REQUIRED WORK |
Every record must come back exactly as given.

DATA SHOWN |
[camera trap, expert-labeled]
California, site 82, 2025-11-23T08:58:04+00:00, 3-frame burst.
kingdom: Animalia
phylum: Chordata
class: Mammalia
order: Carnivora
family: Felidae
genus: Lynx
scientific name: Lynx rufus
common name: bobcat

ANSWER TO THIS PROBLEM |
[camera trap, expert-labeled]
California, site 82, 2025-11-23T08:58:04+00:00, 3-frame burst.
kingdom: Animalia
phylum: Chordata
class: Mammalia
order: Carnivora
family: Felidae
genus: Lynx
scientific name: Lynx rufus
common name: bobcat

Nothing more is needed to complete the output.